Outre l’attaque proprement dite, il est important que les gens soient le mieux préparés possible à la lente désintégration du système. Les crises croissantes vers lesquelles le monde se dirige inévitablement rendront l’autosuffisance communautaire plus attrayante et nécessaire pour un nombre croissant de personnes. Cela réduit à son tour la dépendance vis-à-vis de l’État et augmente ainsi le potentiel de résistance. Il est également important que la situation soit expliquée avec patience et constance. Le plus grand nombre possible de personnes doivent savoir qu’il ne s’agit pas d’une attaque contre elles, mais contre une culture qui les a égarées depuis trop longtemps. Cet endoctrinement subtil doit être brisé petit à petit. Ce faisant, il ne faut jamais édulcorer ou relativiser le message central pour s’attirer la sympathie à court terme. Ce n’est que lorsque la confiance dans le système sera définitivement ébranlée que les solutions radicales recevront un large soutien. Mais seulement si le mouvement a déjà défendu son point de vue de manière cohérente.
Mais pourquoi ce pauvre train ? Il est pourtant super durable !
La question montre à quel point la discussion s’est éloignée du sens réel des mots. Durable ne veut pas dire : la technique A rejette 10% de substance toxique B en moins que la technique C. Une culture ou une technique est durable si elle peut être pratiquée au même endroit pendant plusieurs milliers d’années sans que celui-ci soit détruit . Seule une culture durable peut être réellement pacifique, car elle seule ne dépend pas de conquêtes répétées. Au sens propre du terme, rien dans le secteur ferroviaire n’est donc durable. Ni l’acier, ni le plastique, ni l’aluminium, ni le diesel, ni même l’électricité, quelle qu’en soit la source. Mais en fin de compte, ce n’est pas le train qui est en cause. Il ne s’agit pas de savoir s’il fait de la logistique de guerre (c’est le cas), s’il soutient l’accaparement des terres des peuples autochtones (c’est le cas), s’il exploite ses employés (c’est le cas) ou si, avec ses tracés, il découpe les forêts et les prairies restantes en morceaux de plus en plus petits, empêchant ainsi les migrations d’animaux sauvages (c’est le cas aussi). Il s’agit d’une cible appropriée car elle permet de frapper pacifiquement l’ensemble du système et ses voies de transport de marchandises. Les pylônes électriques, les câbles de télécommunication, les entreprises de logistique, les pipelines et les usines constituent également des cibles légitimes.
Si tu as lu ces lignes, c’est que tu as déjà quitté le domaine restreint des informations qui t’étaient destinées. Il est probable que tu aies déjà de sérieux doutes sur l’autorité de l’élite dirigeante. Nous te demandons de réfléchir aux idées contenues dans ce court texte. Examine-les ; contredis-les là où il faut les contredire ; puis fais ce qui doit être fait. Le monde a besoin de toi. Nous avons besoin de toi.

CONSIGNE »
Selon le texte fourni, à quelle condition une culture ou une technique est-elle durable ? Les entrées ci-dessous forment un matériau indépendant du texte.

EXTRAITS DE DONNÉES »
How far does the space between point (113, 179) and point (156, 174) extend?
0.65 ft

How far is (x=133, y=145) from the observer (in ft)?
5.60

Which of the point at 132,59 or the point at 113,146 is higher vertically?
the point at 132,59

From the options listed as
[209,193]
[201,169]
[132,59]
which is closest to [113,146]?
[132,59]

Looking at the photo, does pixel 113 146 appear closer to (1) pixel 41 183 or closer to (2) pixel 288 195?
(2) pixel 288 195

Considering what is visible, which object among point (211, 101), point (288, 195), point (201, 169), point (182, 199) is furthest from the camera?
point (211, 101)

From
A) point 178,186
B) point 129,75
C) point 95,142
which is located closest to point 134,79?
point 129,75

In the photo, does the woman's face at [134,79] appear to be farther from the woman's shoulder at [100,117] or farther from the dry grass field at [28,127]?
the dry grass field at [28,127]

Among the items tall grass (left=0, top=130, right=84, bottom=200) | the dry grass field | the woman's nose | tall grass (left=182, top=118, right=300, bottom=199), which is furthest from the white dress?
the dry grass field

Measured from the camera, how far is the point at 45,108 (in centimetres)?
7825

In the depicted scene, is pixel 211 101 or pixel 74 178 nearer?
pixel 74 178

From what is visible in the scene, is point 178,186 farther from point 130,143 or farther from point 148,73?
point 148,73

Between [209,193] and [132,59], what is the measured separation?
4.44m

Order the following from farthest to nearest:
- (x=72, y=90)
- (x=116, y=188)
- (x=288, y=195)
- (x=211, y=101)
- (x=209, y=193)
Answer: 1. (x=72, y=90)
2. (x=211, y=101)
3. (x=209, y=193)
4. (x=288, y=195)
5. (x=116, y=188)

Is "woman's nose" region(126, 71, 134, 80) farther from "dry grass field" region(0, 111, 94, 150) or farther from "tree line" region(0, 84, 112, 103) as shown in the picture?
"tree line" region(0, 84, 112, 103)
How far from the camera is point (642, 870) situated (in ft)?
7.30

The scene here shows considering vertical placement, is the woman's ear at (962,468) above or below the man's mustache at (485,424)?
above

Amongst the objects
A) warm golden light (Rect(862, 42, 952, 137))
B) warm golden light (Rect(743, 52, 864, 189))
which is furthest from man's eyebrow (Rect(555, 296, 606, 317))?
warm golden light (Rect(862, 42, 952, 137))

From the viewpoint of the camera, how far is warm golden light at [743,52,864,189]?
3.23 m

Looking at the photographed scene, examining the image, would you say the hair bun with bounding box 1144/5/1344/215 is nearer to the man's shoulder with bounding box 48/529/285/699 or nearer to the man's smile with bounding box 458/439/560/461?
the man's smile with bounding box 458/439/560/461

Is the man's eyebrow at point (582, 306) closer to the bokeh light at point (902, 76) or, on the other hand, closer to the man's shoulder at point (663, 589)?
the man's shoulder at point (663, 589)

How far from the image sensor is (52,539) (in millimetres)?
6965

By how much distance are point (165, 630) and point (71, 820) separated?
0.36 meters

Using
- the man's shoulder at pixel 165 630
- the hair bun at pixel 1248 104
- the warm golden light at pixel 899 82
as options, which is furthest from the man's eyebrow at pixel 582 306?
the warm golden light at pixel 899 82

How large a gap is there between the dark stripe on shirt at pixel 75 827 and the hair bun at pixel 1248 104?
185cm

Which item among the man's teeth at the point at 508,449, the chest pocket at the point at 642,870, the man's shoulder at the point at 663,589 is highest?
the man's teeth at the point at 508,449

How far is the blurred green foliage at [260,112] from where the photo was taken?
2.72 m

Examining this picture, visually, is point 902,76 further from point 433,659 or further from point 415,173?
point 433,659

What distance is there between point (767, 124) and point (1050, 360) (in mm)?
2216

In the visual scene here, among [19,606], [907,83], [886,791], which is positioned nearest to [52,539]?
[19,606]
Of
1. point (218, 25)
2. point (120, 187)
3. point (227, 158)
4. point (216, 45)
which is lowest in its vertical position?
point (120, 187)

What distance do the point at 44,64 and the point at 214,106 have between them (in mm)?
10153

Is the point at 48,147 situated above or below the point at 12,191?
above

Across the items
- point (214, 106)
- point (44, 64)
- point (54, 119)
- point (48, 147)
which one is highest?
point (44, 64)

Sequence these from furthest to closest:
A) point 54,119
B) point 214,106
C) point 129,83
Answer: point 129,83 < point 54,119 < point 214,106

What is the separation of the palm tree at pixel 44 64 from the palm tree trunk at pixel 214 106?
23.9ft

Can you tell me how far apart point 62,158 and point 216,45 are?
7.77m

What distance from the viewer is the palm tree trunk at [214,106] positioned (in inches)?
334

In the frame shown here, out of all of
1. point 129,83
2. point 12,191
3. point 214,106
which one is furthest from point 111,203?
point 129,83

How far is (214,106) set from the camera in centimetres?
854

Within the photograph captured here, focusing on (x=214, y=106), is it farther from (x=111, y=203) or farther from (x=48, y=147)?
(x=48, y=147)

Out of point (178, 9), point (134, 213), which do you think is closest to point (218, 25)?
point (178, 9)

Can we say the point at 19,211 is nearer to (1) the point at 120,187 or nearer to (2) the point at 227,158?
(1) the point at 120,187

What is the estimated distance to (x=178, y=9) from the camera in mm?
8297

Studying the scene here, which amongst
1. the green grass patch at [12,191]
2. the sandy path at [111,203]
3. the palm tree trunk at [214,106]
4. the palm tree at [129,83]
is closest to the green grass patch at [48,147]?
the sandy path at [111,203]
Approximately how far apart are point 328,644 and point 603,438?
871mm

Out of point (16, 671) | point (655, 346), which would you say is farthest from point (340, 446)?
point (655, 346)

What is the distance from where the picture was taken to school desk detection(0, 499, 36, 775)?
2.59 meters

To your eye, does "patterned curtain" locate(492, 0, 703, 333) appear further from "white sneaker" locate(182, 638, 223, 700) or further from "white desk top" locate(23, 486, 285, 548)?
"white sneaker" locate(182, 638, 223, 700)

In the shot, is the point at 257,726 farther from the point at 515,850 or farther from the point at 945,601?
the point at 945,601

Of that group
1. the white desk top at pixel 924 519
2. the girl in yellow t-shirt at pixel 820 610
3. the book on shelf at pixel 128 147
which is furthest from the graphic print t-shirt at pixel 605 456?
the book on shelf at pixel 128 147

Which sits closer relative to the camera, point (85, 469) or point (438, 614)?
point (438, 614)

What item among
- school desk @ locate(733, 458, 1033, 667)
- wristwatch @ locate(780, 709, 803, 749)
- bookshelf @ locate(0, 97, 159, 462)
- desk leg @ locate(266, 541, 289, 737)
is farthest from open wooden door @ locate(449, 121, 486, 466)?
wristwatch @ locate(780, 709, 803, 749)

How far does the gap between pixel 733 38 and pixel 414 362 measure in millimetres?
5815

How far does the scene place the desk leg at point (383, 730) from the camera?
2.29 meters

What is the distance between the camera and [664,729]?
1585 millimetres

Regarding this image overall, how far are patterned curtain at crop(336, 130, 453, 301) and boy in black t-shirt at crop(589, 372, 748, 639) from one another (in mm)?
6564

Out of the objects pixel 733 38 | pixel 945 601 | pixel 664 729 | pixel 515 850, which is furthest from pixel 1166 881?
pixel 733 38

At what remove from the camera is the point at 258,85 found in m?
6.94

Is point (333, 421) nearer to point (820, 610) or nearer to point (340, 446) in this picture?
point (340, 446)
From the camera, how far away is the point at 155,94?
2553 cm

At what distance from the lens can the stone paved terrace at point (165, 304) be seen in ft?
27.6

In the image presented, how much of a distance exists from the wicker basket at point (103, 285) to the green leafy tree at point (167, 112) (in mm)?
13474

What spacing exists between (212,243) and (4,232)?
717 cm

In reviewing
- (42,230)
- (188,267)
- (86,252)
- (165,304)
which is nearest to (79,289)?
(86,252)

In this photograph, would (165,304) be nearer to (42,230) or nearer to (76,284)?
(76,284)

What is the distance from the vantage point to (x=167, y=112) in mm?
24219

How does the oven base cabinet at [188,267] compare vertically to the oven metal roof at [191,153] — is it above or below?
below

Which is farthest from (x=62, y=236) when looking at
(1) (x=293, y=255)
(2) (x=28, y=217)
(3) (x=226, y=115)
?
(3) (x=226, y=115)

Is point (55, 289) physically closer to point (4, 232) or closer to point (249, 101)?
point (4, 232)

CORRIGÉ »
Elle est durable si elle peut être pratiquée au même endroit pendant plusieurs milliers d'années sans que celui-ci soit détruit.